Sumber :
Padang Ekspres 5 Agustus 2007

“Kau sudah bangun?” sapa Hyun.
“Ah, aku belum ingin bangun. Sayang, bisakah kau
tutup tirai itu?” pintaku. Hyun malah menghampiri jam weker yang terletak di
atas meja dekat tempat tidur. Kemudian Ia mengangkat jam weker itu lalu
menunjukannya padaku.
“Kau tahu jam berapa sekarang?”
Aku kaget dan langsung melompat dari tempat tidur.
“Ya ampun! aku lupa menyetel alarmnya,” pikirku sembari bergegas ke kamar mandi
tanpa melepas piyama.
Sarapan tersaji. Masakan Hyun menjadi sesuatu yang
selalu ditunggu-tunggu setiap pagi ketika aku akan berangkat kerja.

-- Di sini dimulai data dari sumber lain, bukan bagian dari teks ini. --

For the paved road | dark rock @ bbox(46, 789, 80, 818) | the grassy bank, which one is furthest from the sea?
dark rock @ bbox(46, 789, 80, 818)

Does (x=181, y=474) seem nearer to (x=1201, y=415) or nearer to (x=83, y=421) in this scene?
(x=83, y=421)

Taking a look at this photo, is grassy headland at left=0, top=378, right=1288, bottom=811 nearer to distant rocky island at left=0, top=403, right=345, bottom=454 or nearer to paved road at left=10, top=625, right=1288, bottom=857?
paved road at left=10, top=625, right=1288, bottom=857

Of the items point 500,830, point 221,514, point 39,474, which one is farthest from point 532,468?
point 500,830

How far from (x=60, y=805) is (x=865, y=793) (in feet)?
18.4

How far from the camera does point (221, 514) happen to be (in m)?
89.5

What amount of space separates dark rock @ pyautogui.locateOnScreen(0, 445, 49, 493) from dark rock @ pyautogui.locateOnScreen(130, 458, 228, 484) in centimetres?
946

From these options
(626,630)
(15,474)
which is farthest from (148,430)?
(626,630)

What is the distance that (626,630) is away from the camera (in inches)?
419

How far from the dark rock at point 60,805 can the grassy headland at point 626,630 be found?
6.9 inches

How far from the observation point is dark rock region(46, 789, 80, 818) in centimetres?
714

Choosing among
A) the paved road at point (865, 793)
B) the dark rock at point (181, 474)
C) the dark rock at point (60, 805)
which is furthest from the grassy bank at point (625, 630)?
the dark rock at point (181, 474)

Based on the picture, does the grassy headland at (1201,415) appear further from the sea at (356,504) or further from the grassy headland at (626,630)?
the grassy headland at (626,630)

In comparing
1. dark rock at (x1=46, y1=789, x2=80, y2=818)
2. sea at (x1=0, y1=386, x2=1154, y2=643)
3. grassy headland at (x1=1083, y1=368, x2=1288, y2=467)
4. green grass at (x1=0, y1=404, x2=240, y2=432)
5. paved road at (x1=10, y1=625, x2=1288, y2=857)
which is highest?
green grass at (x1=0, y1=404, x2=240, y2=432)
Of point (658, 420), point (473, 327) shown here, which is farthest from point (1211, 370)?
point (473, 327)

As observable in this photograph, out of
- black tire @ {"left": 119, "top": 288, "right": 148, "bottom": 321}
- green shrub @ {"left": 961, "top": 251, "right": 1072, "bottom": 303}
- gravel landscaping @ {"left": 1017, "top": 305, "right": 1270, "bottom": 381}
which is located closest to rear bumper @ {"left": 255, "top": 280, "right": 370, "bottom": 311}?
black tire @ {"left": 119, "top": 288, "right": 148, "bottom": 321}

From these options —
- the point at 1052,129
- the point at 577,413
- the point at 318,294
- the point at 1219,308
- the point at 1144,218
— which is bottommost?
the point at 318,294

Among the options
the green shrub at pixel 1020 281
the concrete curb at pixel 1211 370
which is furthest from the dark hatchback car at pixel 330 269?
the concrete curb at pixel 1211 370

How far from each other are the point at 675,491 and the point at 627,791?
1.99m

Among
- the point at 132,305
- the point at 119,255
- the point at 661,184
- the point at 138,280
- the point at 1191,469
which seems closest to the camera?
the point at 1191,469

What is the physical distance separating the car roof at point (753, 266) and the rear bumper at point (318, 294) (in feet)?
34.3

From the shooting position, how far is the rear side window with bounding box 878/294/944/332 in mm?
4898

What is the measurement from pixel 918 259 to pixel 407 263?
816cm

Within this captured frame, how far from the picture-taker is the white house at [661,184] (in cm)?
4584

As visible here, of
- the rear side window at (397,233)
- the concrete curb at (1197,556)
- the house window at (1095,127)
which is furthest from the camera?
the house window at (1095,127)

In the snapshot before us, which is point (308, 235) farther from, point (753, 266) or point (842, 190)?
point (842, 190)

Rupa-rupanya aku telah jatuh cinta tidak hanya pada Hyun tapi juga pada
masakannya. Sungguh. Kimchi buatannya pagi ini pasti enak. Kadang-kadang
bulgogi di akhir pekan yaitu potongan-potongan daging yang dipanggang di atas
tungku setelah diasinkan dalam sebuah pencampur sambal, minyak wijen, bawang
putih, biji wijen, bawang hijau dan bumbu makanan lainnya. Ia tahu kalau aku
suka pedas dan panas jadi ia menyajikannya dengan “sedemikian rupa.” Makan
dengan tenang. Selepas sarapan aku pamit lalu bergegas turun sedang Hyun
membereskan kembali meja makan. Segera. Turun dengan lift. Tidak. Beberapa hari
yang lalu lift di sini rusak akibat salah seorang penghuni apartemen salah
menekan tombol dari dalam lift tersebut, jadi harus menggunakan satu-satunya
alternatif lain yaitu dengan menuruni tangga. Butuh waktu cukup lama juga untuk
turun dari lantai 26 ini. Ya. Apalagi untuk sampai ke tempat kerja, aku
mengukur waktu supaya tidak terlambat. Sesampai di bawah aku cukup merasa
kelelahan. Sedikit berkeringat. Di depan apartemen terdapat sebuah kolam yang
dihiasi dua kumpulan teratai. Di tengahnya berdiri kokoh sebuah patung yaitu
seorang perempuan (kira-kira usianya tiga puluh-an) yang memegang setangkai
teratai di tangan kanannya, sedangkan tangan kiri menyentuh dada dan matanya
menatap jauh ke dalam air yang berada di kolam tersebut. Biasanya tiap-tiap
rumah ada kolam teratainya tapi sekarang kebiasaan itu hampir jarang dijumpai
kecuali di rumah-rumah daerah pedesaan. Di apartemen ini pun mungkin hanya
suatu kebetulan yang wajar. Jalan penuh sesak. Orang-orang lebih senang berjalan
kaki daripada naik bis. Jalan kaki menjadi alternatif yang dipilih supaya tidak
terlambat pergi ke kantor, sekolah, dan segala tetek bengek kegiatan
sehari-hari lainnya. Mereka beranggapan bahwa jalan kaki lebih cepat sampai di
tujuan daripada naik bis. Terbukti. Di halte. Aku menunggu lagi seperti biasa.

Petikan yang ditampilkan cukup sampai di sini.